Qu’adviendra-t-il des MSP une fois que les CPTS seront créées ?

Loin d’être concurrentes, MSP et CPTS sont très complémentaires et répondent à des missions qui doivent s’articuler. L’exercice coordonné revêt deux dimensions : une coordination de proximité et une coordination à l’échelle des territoires. Ainsi, les équipes de soins primaires, MSP et centres de santé doivent apporter cette réponse coordonnée de proximité, pour faire face aux besoins de prise en charge des patients au niveau individuel. Mais l’exercice coordonné implique également que les professionnels de santé s’organisent à l’échelle de leur territoire, pour améliorer l’offre de soin et la coordination des parcours. C’est notamment là qu’interviennent les CPTS. Dans ce cadre, les professionnels participent à des missions définies par le projet de santé de la CPTS qui dépassent le champ de leur patientèle propre et qui impliquent souvent d’autres acteurs que les professionnels de santé de ville (établissements sanitaires, médico- sociaux, etc.). Le rôle et les missions des MSP – qui sont d’ailleurs souvent à l’origine de constitution de CPTS – et des CPTS constituent des leviers complémentaires pour améliorer la qualité des prises en charge et l’accès aux soins de premier et second recours, faciliter la continuité des parcours de soins, favoriser et renforcer la prévention, et améliorer les conditions d’exercice des professionnels de santé.

MSP, CPTS, ESP, PTA… Comment le professionnel décide-t-il de la structure à créer au sein du territoire ?

Les professionnels de santé qui ont un projet d’exercice coordonné, qu’il relève d’une coordination de proximité (démarche de prise en charge coordonnée d’une patientèle) ou d’une coordination plutôt organisée à l’échelle d’un territoire (dimension plutôt populationnelle), doivent prendre contact avec l’ARS dont ils dépendent pour examiner ensemble le projet et déterminer la forme d’organisation qui correspond le mieux au projet.

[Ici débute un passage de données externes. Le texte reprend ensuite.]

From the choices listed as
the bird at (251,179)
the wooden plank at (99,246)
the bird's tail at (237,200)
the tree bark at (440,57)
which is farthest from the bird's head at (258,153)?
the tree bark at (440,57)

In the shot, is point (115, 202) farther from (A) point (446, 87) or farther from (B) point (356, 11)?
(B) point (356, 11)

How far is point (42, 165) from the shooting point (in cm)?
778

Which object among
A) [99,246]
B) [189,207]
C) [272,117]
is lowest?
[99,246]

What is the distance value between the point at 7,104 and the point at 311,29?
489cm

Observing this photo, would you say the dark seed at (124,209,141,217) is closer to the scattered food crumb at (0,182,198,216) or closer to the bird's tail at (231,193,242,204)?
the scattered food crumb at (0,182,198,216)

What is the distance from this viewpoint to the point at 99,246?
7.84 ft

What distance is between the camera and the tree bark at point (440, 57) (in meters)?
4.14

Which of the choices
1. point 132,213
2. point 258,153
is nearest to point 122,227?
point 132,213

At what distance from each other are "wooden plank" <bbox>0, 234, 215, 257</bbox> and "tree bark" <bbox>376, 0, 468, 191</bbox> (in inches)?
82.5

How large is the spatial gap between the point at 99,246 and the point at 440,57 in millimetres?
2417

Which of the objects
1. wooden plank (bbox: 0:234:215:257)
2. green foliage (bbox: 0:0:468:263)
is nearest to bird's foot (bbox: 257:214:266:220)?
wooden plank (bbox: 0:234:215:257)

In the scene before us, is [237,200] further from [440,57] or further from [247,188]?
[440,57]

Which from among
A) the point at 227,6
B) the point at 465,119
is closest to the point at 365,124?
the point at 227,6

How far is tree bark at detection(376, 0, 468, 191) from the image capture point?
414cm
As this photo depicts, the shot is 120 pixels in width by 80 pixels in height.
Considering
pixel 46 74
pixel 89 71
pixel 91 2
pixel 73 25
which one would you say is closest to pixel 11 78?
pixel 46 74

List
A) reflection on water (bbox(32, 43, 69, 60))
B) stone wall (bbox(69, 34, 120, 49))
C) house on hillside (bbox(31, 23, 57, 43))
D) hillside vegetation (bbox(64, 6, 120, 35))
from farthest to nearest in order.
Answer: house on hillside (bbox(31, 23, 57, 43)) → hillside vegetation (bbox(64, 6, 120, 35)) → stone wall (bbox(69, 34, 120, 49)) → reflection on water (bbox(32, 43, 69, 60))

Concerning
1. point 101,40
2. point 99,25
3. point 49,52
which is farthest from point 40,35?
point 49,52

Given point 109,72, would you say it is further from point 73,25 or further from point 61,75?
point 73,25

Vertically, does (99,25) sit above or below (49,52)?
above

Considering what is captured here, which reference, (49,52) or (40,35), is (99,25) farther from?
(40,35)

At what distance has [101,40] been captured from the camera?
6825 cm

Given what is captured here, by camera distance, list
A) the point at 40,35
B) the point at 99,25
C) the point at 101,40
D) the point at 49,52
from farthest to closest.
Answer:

Un accompagnement personnalisé est mis en place dans chaque ARS et peut impliquer des échanges avec d’autres acteurs, Assurance maladie, fédérations de professionnels, URPS, etc.

Pôles de santé ou CPTS ?

Publié en août 2018, un rapport Igas précise que les pôles de santé pluriprofessionnels seront "automatiquement transformés en CPTS par la loi (sauf opposition de leur part)". Encourent-ils des sanctions en cas de refus ? La notion de pôles de santé présente antérieurement dans le Code de la santé publique a, en effet, été remplacée par la notion de CPTS (art. L. 1434-12). La transformation du cadre juridique des pôles de santé antérieurement constitués s’opère automatiquement en CPTS, sauf en cas d’opposition des professionnels concernés. En cas de refus de changement des statuts, aucune sanction n’est prévue. D’autant que les financements qui peuvent être alloués, notamment par les ARS, sont liés au projet de santé et non à la dénomination retenue.